We have previously applied gene-based testing to analyze the association between AF susceptibility genes PITX2, KCNN3, and ZFHX3 and left atrial diameter (LAD), AF type and AF recurrence after ablation. Among the three candidate genes, only ZFHX3 associated with LA dilatation and AF recurrence after catheter ablation (Husser et al., 2017).
Here, we perform a comparable gene-based analysis of GWAS data to test the hypothesis that PR interval candidate genes also associate with left atrial remodeling and arrhythmia recurrence following AF catheter ablation.
Six hundred-and-sixty patients with non-valvular AF undergoing de-novo radiofrequency AF catheter ablation between 2008 and 2013 were enrolled in the Leipzig Heart Center AF Ablation and Genetics Registry. The study protocol was approved by the Ethics Committee of the Leipzig University Medical Faculty and performed in accordance with the 1964 Helsinki declaration and its later amendments. Written informed consent was obtained from all individual participants included in the study.
Paroxysmal AF was defined as self-terminating episodes of AF within 7 days after onset documented by ECG or an ambulatory ECG monitor. Persistent AF was defined as an AF episode either lasting longer than 7 days or requiring drug or direct current cardioversion for termination.

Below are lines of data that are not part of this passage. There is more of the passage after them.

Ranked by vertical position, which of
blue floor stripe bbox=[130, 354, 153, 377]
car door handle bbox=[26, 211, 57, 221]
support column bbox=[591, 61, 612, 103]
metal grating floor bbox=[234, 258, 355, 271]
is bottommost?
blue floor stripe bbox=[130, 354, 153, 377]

Transthoracic and transesophageal echocardiography (TEE) was performed prior to catheter ablation. LAD and left ventricular ejection fraction were determined using standard measurements and a left atrial thrombus was excluded.

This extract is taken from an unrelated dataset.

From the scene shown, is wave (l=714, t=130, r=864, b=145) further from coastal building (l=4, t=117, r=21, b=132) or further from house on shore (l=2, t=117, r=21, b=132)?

All class I or III antiarrhythmic medications with the exception of amiodarone were discontinued at least 5 half-lives before the procedure.
PR interval was determined from the digitally-acquired resting, supine, standard twelve-lead ECGs prior AF ablation and was defined as the duration from the earliest onset of the P wave to the earliest onset of the QRS complex (ms) in any of the12 standard ECG leads. Patients on amiodarone, with pacemaker stimulation, Wolff-Parkinson-White syndrome, or second/third degree heart block were excluded from this analysis.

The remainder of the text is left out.